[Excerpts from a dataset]
== Segment start ==
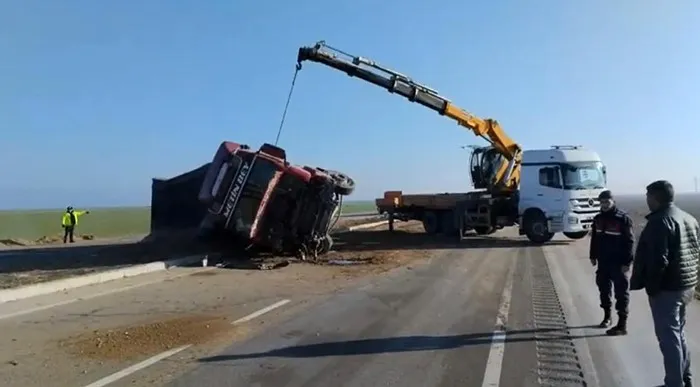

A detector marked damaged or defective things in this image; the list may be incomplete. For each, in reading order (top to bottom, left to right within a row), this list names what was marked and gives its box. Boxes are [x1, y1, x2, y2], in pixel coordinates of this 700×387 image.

overturned red truck [193, 141, 352, 260]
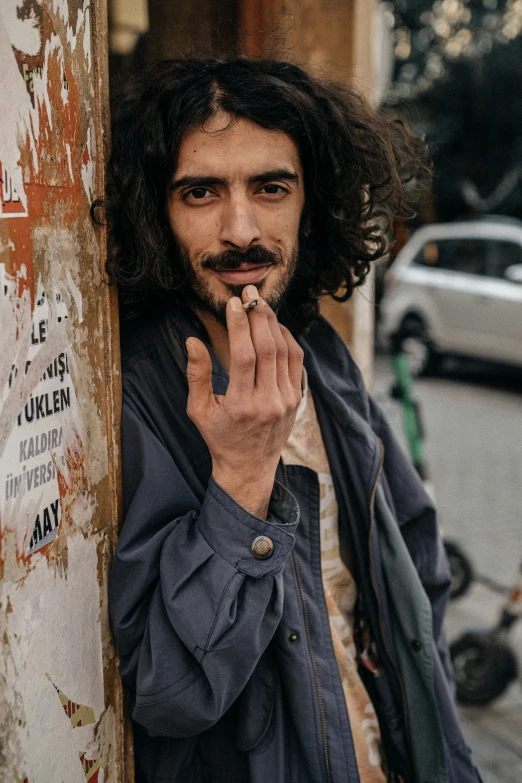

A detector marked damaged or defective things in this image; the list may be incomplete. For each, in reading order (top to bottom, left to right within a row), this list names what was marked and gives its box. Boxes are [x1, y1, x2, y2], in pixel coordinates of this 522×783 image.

rust stain on wall [0, 0, 124, 780]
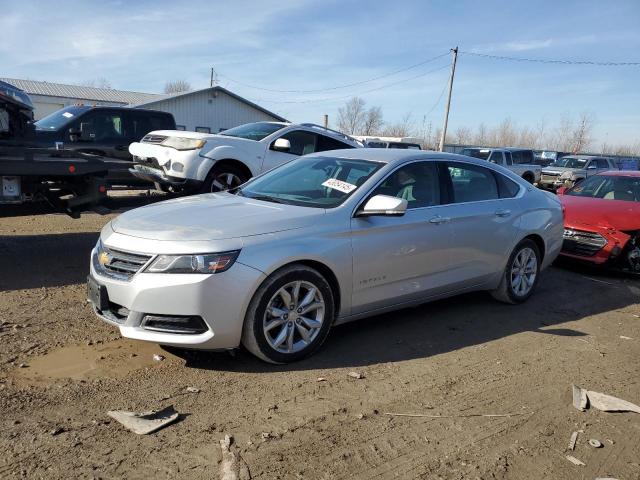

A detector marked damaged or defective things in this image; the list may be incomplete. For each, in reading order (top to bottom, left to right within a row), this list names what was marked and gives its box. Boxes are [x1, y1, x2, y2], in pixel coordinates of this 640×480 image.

damaged red car [556, 171, 640, 272]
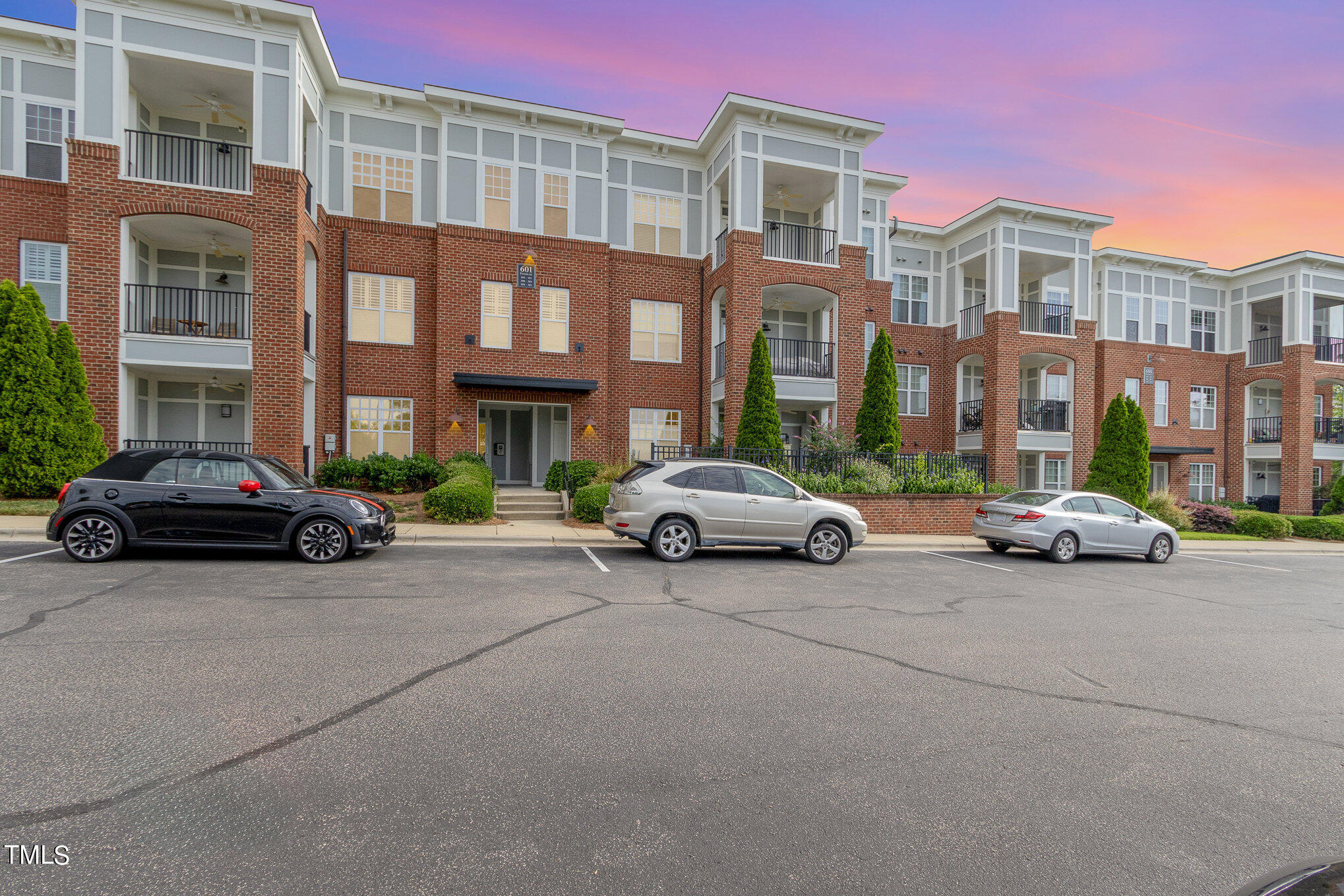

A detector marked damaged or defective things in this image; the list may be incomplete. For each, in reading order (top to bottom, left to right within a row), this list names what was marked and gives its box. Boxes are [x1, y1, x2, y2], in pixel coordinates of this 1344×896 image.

crack in asphalt [0, 572, 158, 642]
crack in asphalt [0, 596, 610, 833]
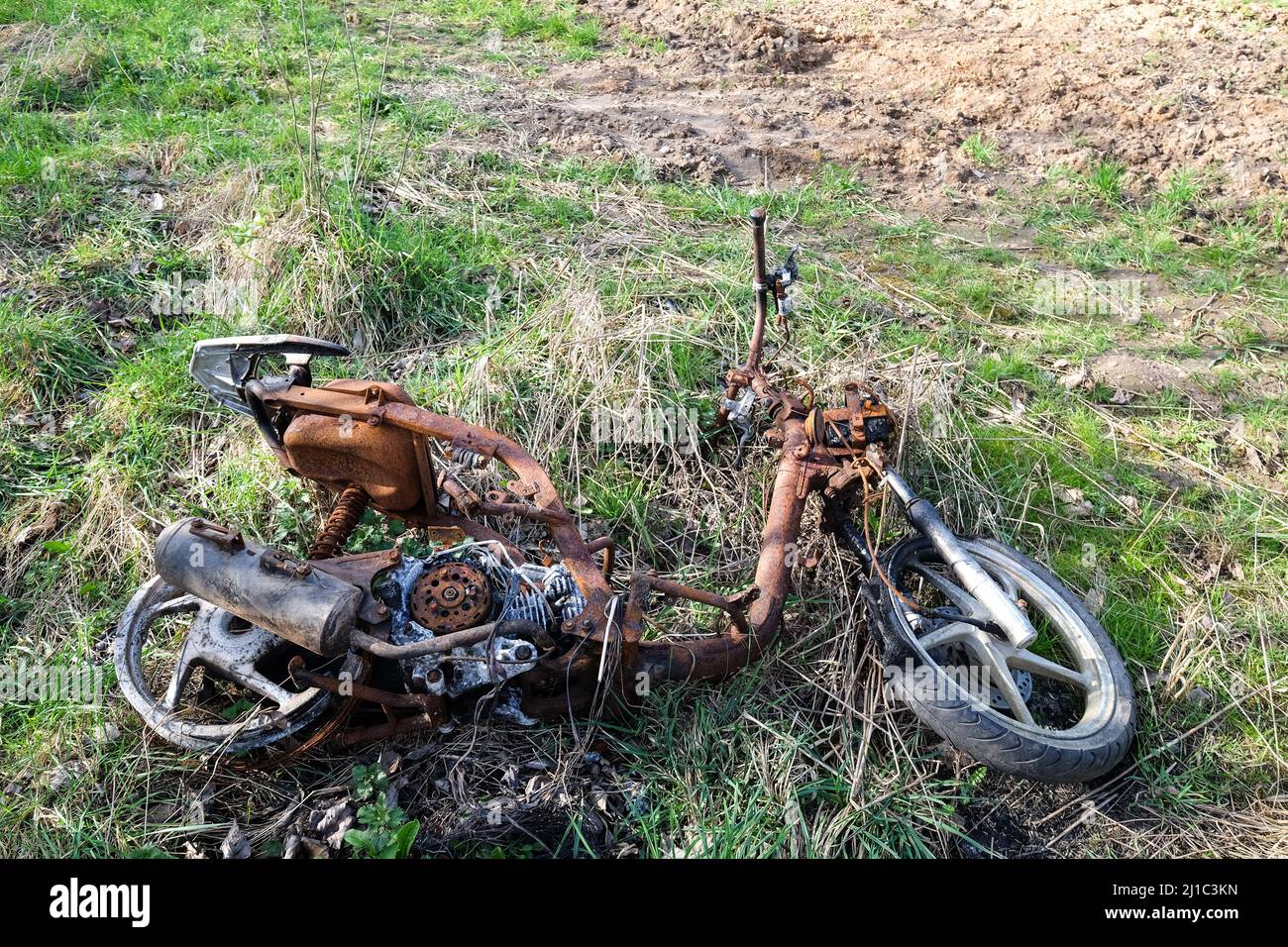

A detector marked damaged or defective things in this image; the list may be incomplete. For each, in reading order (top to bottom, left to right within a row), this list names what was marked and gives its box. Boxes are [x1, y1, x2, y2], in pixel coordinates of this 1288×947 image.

rusty motorcycle frame [115, 211, 1133, 783]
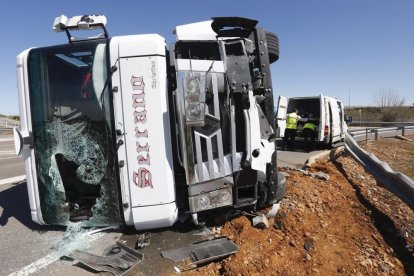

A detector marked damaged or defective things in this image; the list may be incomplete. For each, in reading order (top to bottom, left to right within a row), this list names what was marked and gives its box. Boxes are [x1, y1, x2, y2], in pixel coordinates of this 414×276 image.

damaged door [24, 41, 122, 226]
shattered windshield [27, 41, 121, 226]
overturned white truck [13, 15, 284, 231]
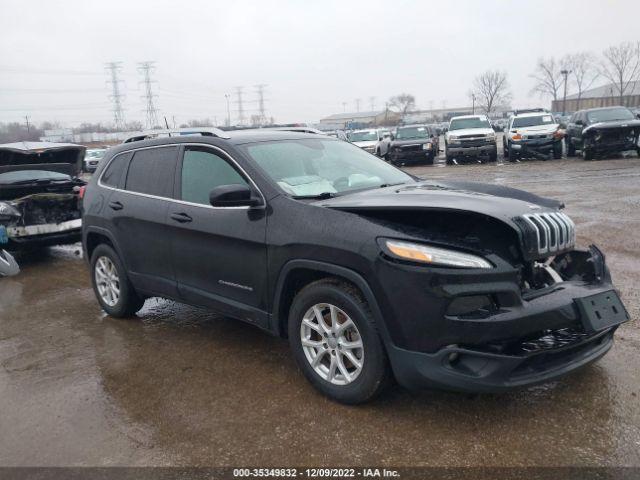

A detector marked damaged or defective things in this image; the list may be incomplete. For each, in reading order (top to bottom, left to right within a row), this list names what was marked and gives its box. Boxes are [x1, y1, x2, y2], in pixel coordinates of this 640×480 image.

front end damage [3, 193, 82, 248]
== Segment end ==
■ EXERCISE DESCRIPTION ■
Would you give the entries above again verbatim, omitting the images they contain?

■ WRITTEN REPLY ■
A detector marked damaged or defective things in this image; the list may be incomplete. For each, in reading order (top to bottom, left to right within a row), this list names what was marked and gives its box. Boxes are [x1, y1, x2, y2], in pixel coordinates of this 700×387 image.

overturned red truck [193, 141, 352, 260]

A detector marked damaged or defective things in this image; the list may be incomplete. For each, in reading order (top to bottom, left to right within a row), this list names what was marked and gives its box. Boxes are [x1, y1, x2, y2], in pixel coordinates of this 522×783 image.

rust stain on wall [0, 0, 124, 780]

A detector marked damaged or defective things in this image; the list may be incomplete. For each, in reading order (top to bottom, left to right within a row), this list names what was marked and gives its box. Boxes are [x1, y1, x2, y2], in pixel coordinates of this 640×480 image.

damaged red car [556, 171, 640, 272]

A detector marked damaged or defective things in this image; the list may be incomplete. For each, in reading order (top to bottom, left to right within a row), this list names what was marked and gives its box. Boxes are [x1, y1, x2, y2], in pixel coordinates of this 1344×896 image.

crack in asphalt [0, 572, 158, 642]
crack in asphalt [0, 596, 610, 833]

A detector marked damaged or defective things in this image; the list may be incomplete. For each, in reading order (top to bottom, left to right within a row), this list names what was marked and gives its box. Boxes are [x1, y1, x2, y2], in pixel coordinates of this 1288×947 image.

rusty motorcycle frame [115, 211, 1133, 783]

A detector marked damaged or defective things in this image; the list may be incomplete. For each, in reading order (top to bottom, left to right within a row), this list names what was marked and gives its box. Boxes are [x1, y1, x2, y2], in pixel coordinates of this 414×276 image.

damaged door [24, 41, 122, 226]
shattered windshield [27, 41, 121, 226]
overturned white truck [13, 15, 284, 231]

A detector marked damaged or defective things in this image; the list may be incomplete. For each, in reading order (top to bottom, left to right within a row), this list names what was marked and gives its box. Boxes are [x1, y1, x2, y2], in pixel coordinates of this 640×480 image.

front end damage [3, 193, 82, 248]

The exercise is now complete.